Bâfrons

13 mai 1986

En passant devant une publicité " Gévéor " dégoulinant ses lettres rouille à l’huis oublié d’une épicerie close, il m’est revenu le souvenir de ripailles solitaires d’une telle vulgarité que le père Dodu, M. Olida, et même le directeur des Ruralies s’en fussent aperçus, pour peu que je les y eusse conviés, ce qu’à Dieu ne plût.

Par parenthèse, je signale aux rétifs de la gastronomie autoroutière que les Ruralies sont une manière d’auberge campagnarde prétendument rustique, sise au bord de l’autoroute Aquitaine entre Paris et Poitiers, où l’on sert, contre beaucoup d’argent, un brouet que Jacob et Delafon ne confieraient qu’avec réticence à leurs chasses d’eau.

C’était deux ou trois hivers plus tôt. Ayant laissé mes familles ordinaires à leurs ébats neigeux, je rentrais seul à Paris, par un soir gris semblable. Le frigo vide béait sur rien. Le placard aux victuailles exhibait un bocal de graisse d’oie, deux boîtes de Ronron et une de corned-beef.
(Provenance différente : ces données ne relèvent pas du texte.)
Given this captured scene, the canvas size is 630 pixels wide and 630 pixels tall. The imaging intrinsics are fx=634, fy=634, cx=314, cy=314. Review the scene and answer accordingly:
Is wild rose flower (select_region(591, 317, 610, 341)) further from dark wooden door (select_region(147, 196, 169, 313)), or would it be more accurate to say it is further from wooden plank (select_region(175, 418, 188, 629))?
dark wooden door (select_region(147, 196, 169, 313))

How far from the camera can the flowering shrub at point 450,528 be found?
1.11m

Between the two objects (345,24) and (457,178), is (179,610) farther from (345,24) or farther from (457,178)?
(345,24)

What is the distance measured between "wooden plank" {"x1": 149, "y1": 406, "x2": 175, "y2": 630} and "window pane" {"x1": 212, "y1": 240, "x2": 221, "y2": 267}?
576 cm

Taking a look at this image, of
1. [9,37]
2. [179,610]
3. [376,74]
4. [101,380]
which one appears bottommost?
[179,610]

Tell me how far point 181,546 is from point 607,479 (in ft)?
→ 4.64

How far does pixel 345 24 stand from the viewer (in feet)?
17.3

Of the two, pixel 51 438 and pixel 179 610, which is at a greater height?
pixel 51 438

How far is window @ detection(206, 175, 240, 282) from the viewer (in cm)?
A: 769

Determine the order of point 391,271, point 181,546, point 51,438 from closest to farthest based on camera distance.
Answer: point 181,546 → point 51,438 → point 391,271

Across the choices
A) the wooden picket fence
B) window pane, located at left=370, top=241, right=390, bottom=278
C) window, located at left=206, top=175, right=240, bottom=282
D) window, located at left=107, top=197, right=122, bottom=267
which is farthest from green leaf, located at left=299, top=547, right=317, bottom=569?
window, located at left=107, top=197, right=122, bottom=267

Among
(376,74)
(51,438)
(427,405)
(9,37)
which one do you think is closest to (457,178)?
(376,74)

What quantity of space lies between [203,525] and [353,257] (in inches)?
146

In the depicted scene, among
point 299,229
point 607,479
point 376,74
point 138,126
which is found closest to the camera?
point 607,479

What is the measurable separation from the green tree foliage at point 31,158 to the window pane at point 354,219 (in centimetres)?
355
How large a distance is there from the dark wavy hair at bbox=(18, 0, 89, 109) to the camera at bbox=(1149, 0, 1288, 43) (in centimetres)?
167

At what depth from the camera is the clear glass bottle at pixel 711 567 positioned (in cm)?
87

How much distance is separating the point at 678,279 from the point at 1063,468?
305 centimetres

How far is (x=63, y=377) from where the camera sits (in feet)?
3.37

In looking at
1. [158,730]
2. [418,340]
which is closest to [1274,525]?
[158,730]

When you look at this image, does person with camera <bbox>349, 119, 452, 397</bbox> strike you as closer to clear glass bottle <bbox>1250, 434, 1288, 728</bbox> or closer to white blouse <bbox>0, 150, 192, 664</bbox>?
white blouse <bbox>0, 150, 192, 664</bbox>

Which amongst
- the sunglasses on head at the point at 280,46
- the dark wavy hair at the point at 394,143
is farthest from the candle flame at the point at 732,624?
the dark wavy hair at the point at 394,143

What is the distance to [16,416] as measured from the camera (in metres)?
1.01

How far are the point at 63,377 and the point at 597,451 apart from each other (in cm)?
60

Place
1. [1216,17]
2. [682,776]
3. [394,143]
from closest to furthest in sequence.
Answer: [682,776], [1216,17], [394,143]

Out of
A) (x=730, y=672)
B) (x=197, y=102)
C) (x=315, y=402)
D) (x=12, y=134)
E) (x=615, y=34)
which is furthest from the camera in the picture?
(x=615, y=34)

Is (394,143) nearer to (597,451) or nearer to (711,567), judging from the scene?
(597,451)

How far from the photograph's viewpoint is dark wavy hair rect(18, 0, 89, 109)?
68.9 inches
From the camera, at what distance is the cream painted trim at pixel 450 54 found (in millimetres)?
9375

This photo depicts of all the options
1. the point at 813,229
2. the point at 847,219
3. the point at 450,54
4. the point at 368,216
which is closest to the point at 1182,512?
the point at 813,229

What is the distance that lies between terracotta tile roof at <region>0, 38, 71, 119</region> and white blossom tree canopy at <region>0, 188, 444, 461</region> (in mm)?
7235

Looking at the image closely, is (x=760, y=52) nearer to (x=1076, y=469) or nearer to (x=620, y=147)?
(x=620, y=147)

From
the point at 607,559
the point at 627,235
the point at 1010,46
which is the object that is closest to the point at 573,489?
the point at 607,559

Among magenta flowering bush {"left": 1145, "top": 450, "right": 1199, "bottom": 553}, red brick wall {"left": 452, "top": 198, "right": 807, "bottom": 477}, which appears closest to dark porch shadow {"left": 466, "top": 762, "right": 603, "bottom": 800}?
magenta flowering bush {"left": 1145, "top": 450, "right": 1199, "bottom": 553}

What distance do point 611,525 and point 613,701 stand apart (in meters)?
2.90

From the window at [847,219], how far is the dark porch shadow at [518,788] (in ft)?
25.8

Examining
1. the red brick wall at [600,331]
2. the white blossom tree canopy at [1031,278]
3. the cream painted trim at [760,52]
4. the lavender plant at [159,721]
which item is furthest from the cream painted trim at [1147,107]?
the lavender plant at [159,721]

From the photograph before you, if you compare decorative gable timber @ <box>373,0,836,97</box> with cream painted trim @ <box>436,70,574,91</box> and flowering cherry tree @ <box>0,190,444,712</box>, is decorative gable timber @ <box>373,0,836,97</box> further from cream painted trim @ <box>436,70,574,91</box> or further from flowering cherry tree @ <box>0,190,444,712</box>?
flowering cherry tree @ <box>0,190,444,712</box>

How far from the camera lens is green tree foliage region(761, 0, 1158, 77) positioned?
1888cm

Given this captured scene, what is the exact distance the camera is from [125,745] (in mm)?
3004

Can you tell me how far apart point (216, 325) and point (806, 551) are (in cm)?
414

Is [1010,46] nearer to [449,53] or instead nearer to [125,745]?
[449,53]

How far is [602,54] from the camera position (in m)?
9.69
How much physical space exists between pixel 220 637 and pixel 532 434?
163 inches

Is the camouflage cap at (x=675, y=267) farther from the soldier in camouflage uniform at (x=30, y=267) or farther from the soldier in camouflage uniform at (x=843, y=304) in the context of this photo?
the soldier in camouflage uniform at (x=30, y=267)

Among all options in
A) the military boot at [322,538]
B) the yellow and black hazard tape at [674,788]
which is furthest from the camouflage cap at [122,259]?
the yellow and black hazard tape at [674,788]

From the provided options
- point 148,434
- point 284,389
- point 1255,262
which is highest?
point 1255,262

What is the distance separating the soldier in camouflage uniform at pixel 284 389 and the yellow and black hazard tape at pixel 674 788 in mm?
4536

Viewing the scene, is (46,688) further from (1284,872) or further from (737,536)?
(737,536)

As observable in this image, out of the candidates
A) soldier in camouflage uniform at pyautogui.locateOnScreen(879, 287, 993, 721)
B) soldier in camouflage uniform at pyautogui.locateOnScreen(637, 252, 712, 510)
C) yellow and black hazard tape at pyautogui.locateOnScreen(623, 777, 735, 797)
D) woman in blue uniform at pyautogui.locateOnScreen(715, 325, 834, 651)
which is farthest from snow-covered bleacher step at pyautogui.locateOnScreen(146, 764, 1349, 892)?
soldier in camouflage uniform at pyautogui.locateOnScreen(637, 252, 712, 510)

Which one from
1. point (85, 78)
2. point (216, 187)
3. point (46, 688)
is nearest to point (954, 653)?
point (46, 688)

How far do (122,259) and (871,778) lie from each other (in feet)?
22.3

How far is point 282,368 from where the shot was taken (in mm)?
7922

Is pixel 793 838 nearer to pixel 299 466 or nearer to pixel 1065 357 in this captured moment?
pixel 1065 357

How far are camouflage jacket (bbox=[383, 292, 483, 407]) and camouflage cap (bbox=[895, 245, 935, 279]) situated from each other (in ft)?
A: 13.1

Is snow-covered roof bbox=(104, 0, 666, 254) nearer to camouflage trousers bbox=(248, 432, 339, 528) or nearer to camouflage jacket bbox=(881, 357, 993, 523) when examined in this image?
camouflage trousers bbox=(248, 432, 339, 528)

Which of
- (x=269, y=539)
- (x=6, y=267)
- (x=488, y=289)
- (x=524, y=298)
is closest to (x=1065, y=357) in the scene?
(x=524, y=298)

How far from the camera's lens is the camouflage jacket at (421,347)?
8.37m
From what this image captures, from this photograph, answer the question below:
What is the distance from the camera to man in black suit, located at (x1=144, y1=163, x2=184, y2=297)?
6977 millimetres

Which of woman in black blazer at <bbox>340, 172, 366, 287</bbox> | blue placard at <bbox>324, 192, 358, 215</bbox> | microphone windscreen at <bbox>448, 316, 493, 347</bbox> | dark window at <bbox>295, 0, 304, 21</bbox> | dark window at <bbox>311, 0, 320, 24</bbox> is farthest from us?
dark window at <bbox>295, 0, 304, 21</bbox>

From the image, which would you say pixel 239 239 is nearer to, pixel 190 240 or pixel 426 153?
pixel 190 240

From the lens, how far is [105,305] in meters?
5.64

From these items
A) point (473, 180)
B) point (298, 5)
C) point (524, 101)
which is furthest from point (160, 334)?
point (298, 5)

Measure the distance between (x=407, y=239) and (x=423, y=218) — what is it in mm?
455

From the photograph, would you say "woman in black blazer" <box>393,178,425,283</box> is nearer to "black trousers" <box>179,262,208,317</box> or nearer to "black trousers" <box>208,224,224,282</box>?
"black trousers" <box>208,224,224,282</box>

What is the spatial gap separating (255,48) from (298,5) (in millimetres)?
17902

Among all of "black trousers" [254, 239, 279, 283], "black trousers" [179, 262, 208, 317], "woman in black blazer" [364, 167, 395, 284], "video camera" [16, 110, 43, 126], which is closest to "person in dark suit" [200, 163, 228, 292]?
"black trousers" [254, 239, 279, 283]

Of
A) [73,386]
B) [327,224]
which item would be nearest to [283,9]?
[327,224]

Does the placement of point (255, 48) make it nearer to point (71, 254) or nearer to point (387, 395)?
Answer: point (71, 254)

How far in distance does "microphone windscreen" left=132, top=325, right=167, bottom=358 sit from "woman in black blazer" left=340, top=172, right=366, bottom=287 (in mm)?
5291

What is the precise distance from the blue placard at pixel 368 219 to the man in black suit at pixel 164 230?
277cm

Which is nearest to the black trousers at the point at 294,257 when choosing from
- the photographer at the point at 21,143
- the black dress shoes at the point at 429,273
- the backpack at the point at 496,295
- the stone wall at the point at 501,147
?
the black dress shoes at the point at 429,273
J’avais oublié la clé de la cave dans le sac à main de ma femme, ce qui m’interdisait l’accès au côngélateur et — ô rage, ô désespoir, ô Contrex ennemie — à mes vins chéris.

Un voisin pauvre mais compatissant me fit le prêt d’une demi-baguette de pain mou et d’un litron sobrement capsulé dont l’étiquette, en gothiques lamentables, chantait avec outrecuidance les vertus du gros rouge ci-inclus. Était-ce bien Gévéor, ou plutôt Kiravi, voire Préfontaines? Je ne sais plus, mais qu’importe, puisqu’il paraît qu’ils pompent tous les trois à la même citerne, chez Total ou Esso. A moins que ce ne fût un vin des Rochers de chez Soupline, le velours de l’estomac, ou " le taffetas du duodénum ", selon Francis Blanche. Bref, c’était un de ces bons gros pinards bien de chez nous dont l’acidité est telle qu’elle neutralise le méthanol et les effluves de Tchernobyl.

Or donc, la rage au coeur et la faim au ventre, je me retrouvai seul à la minuit dans ma cuisine avec ce pain fiasque, ce litron violacé et la boîte de corned-beef que je venais de gagner à pile ou face avec le chat, le sort souvent ingrat m’ôtant le Ronron de la bouche au bénéfice de ce connard griffu.

Avec des grâces de soudard pithécanthropique, je décapsulai la bouteille d’un coup de dent tellement viril qu’on aurait dit Rock Hudson sans le sida dégoupillant sa grenade offensive dans Les marines attaquent à l’aube. Puis j’entrepris d’étaler largement l’inqualifiable pâté rosâtre sur la mie leucémique de l’ersatz farineux du voisin. Ainsi nanti, les pieds sur la table et la chaise en arrière, je me mis à glouglouter et baffrer bruyamment, l’oeil vide au plafond comme le broutard abruti s’écoutant ruminer.

Or, à mon grand étonnement, j’y pris quelque plaisirs, et même pire, j’en jouis pleinement jusqu’à atteindre la torpeur béate des fins de soupers grandioses, et m’endormis en toute sérénité.

Cette pauvre anecdote, dont la fadeur n’a d’égale que celle du sandwich, me rappela un très beau texte de Cavanna décrivant sa jouissance infâme à gober une boîte de cassoulet froid à peine entrouverte, par un soir esseulé comme le mien.

Ce qui tendrait à prouver qu’on n’est pas faits pour le raffinement, en tout cas pas tous les jours, et que le cochon qui somnole en nous, tandis que nous bouche-en-cul-de-poulons des mets exquis et des vins nobles en nos tavernes choisies, ne demande qu’a se réveiller pour engloutir dégueulassement des rations militaires qu’un Éthiopien affamé repousserait du pied.

Un qui ne me contredira pas, s’il m’écoute, c’est cet ami photographe de mode, dont l’hyperséduction anglo-saxonne draine en son lit les plus beaux mannequins du monde. Pendant ses week-ends, le bougre s’occupe à draguer le boudin charolais celluliteux entre la République et la porte Saint-Denis.

Que le les plus fins mozartiens qui n’ont jamais vibré aux musiques militaires lui jettent la première pierre.

Quant à ces féroces soldats, je le dis, c’est pas pour cafter, mais y font rien qu’à mugir dans nos campagnes.